I'm using MySQL and have the following query that I was trying to improve:
SELECT
*
FROM
overpayments AS op
JOIN payment_allocations AS overpayment_pa ON overpayment_pa.allocatable_id = op.id
AND overpayment_pa.allocatable_type = 'Overpayment'
JOIN (
SELECT
pa.payment_source_type,
pa.payment_source_id,
ft.conversion_rate
FROM
payment_allocations AS pa
LEFT JOIN line_items AS li ON pa.payment_source_id = li.id
LEFT JOIN credit_notes AS cn ON li.parent_document_id = cn.id
LEFT JOIN financial_transactions AS ft ON (
ft.commercial_document_id = pa.payment_source_id
AND ft.commercial_document_type = pa.payment_source_type
)
OR (
ft.commercial_document_id = cn.id
AND ft.commercial_document_type = 'CreditNote'
)
WHERE
pa.allocatable_type = 'Overpayment'
AND pa.company_id = 14792
AND ft.company_id = 14792
) AS op_bank_transaction_ft ON op_bank_transaction_ft.payment_source_id = overpayment_pa.payment_source_id
AND op_bank_transaction_ft.payment_source_type = overpayment_pa.payment_source_type;
It takes 10s to run. I was able to improve to 0.047s it by removing the OR statement in the subquery and using COALESCE to get the result:
SELECT
*
FROM
overpayments AS op
JOIN payment_allocations AS overpayment_pa ON overpayment_pa.allocatable_id = op.id
AND overpayment_pa.allocatable_type = 'Overpayment'
JOIN (
SELECT
pa.payment_source_type,
pa.payment_source_id,
coalesce(ft_one.conversion_rate, ft_two.conversion_rate)
FROM
payment_allocations AS pa
LEFT JOIN line_items AS li ON pa.payment_source_id = li.id
LEFT JOIN credit_notes AS cn ON li.parent_document_id = cn.id
LEFT JOIN financial_transactions AS ft_one ON (
ft_one.commercial_document_id = pa.payment_source_id
AND ft_one.commercial_document_type = pa.payment_source_type
AND ft_one.company_id = 14792
)
LEFT JOIN financial_transactions AS ft_two ON (
ft_two.commercial_document_id = cn.id
AND ft_two.commercial_document_type = 'CreditNote'
AND ft_two.company_id = 14792
)
WHERE
pa.allocatable_type = 'Overpayment'
AND pa.company_id = 14792
) AS op_bank_transaction_ft ON op_bank_transaction_ft.payment_source_id = overpayment_pa.payment_source_id
AND op_bank_transaction_ft.payment_source_type = overpayment_pa.payment_source_type;
However, I don't really understand why that worked?

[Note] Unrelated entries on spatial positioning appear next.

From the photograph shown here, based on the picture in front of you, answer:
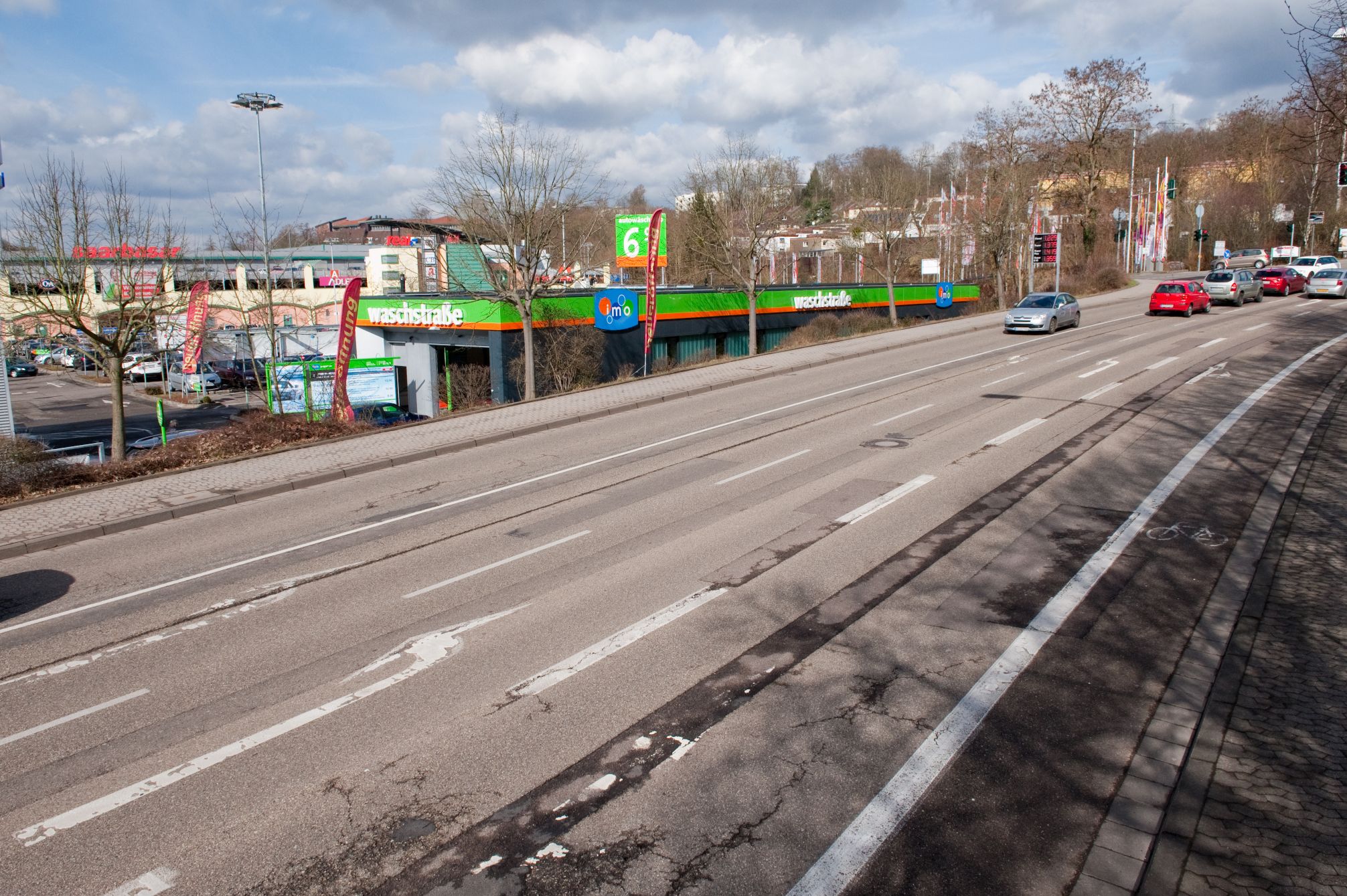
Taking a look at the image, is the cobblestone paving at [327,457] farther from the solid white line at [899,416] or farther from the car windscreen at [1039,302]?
the car windscreen at [1039,302]

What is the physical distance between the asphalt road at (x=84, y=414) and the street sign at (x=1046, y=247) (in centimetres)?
3874

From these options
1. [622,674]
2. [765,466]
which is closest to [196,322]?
[765,466]

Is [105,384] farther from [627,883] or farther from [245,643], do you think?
[627,883]

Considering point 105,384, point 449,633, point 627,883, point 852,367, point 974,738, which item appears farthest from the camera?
point 105,384

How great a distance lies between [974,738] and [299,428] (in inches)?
635

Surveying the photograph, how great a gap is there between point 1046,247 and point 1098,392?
27.9 metres

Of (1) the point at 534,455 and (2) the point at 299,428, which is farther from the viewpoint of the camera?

The original sub query ran very quickly and only returned 2 results, so why would it slow down the query by so much? Explain on the first query returns the following:
# id | select_type | table | partitions | type | possible_keys | key | key_len | ref | rows | filtered | Extra | FIELD13 |
---|---|---|---|---|---|---|---|---|---|---|---|---|
1 | SIMPLE | pa | ref | index_payment_allocations_on_payment_source_id | index_payment_allocations_on_company_id | index_payment_allocations_on_company_id | 5 | const | 191 | 10.00 | Using where | |
1 | SIMPLE | overpayment_pa | ref | index_payment_allocations_on_payment_source_id | index_payment_allocations_on_allocatable_id | index_payment_allocations_on_payment_source_id | 5 | rails.pa.payment_source_id | 1 | 3.42 | Using where | |
1 | SIMPLE | op | eq_ref | PRIMARY | PRIMARY | 4 | rails.overpayment_pa.allocatable_id | 1 | 100.00 | |||
1 | SIMPLE | li | eq_ref | PRIMARY | PRIMARY | 4 | rails.pa.payment_source_id | 1 | 100.00 | |||
1 | SIMPLE | cn | eq_ref | PRIMARY | PRIMARY | 8 | rails.li.parent_document_id | 1 | 100.00 | Using where; Using index | ||
1 | SIMPLE | ft | ALL | transactions_unique_by_commercial_doc | 12587878 | 0.00 | Range checked for each record (index map: 0x2) |
And for the second I get the following:
# id | select_type | table | partitions | type | possible_keys | key | key_len | ref | rows | filtered | Extra | FIELD13 | FIELD14 |
---|---|---|---|---|---|---|---|---|---|---|---|---|---|
1 | SIMPLE | pa | ref | index_payment_allocations_on_payment_source_id | index_payment_allocations_on_company_id | index_payment_allocations_on_company_id | 5 | const | 191 | 10.00 | Using where | ||
1 | SIMPLE | overpayment_pa | ref | index_payment_allocations_on_payment_source_id | index_payment_allocations_on_allocatable_id | index_payment_allocations_on_payment_source_id | 5 | rails.pa.payment_source_id | 1 | 3.42 | Using where | ||
1 | SIMPLE | op | eq_ref | PRIMARY | PRIMARY | 4 | rails.overpayment_pa.allocatable_id | 1 | 100.00 | ||||
1 | SIMPLE | ft_one | ref | transactions_unique_by_commercial_doc | index_financial_transactions_on_company_id | transactions_unique_by_commercial_doc | 773 | rails.pa.payment_source_id | rails.pa.payment_source_type | 1 | 100.00 | Using where | |
1 | SIMPLE | li | eq_ref | PRIMARY | PRIMARY | 4 | rails.pa.payment_source_id | 1 | 100.00 | ||||
1 | SIMPLE | cn | eq_ref | PRIMARY | PRIMARY | 8 | rails.li.parent_document_id | 1 | 100.00 | Using where; Using index | |||
1 | SIMPLE | ft_two | ref | transactions_unique_by_commercial_doc | index_financial_transactions_on_company_id | transactions_unique_by_commercial_doc | 773 | rails.cn.id | const | 1 | 100.00 | Using where |
but I don't really know how to interpret those results.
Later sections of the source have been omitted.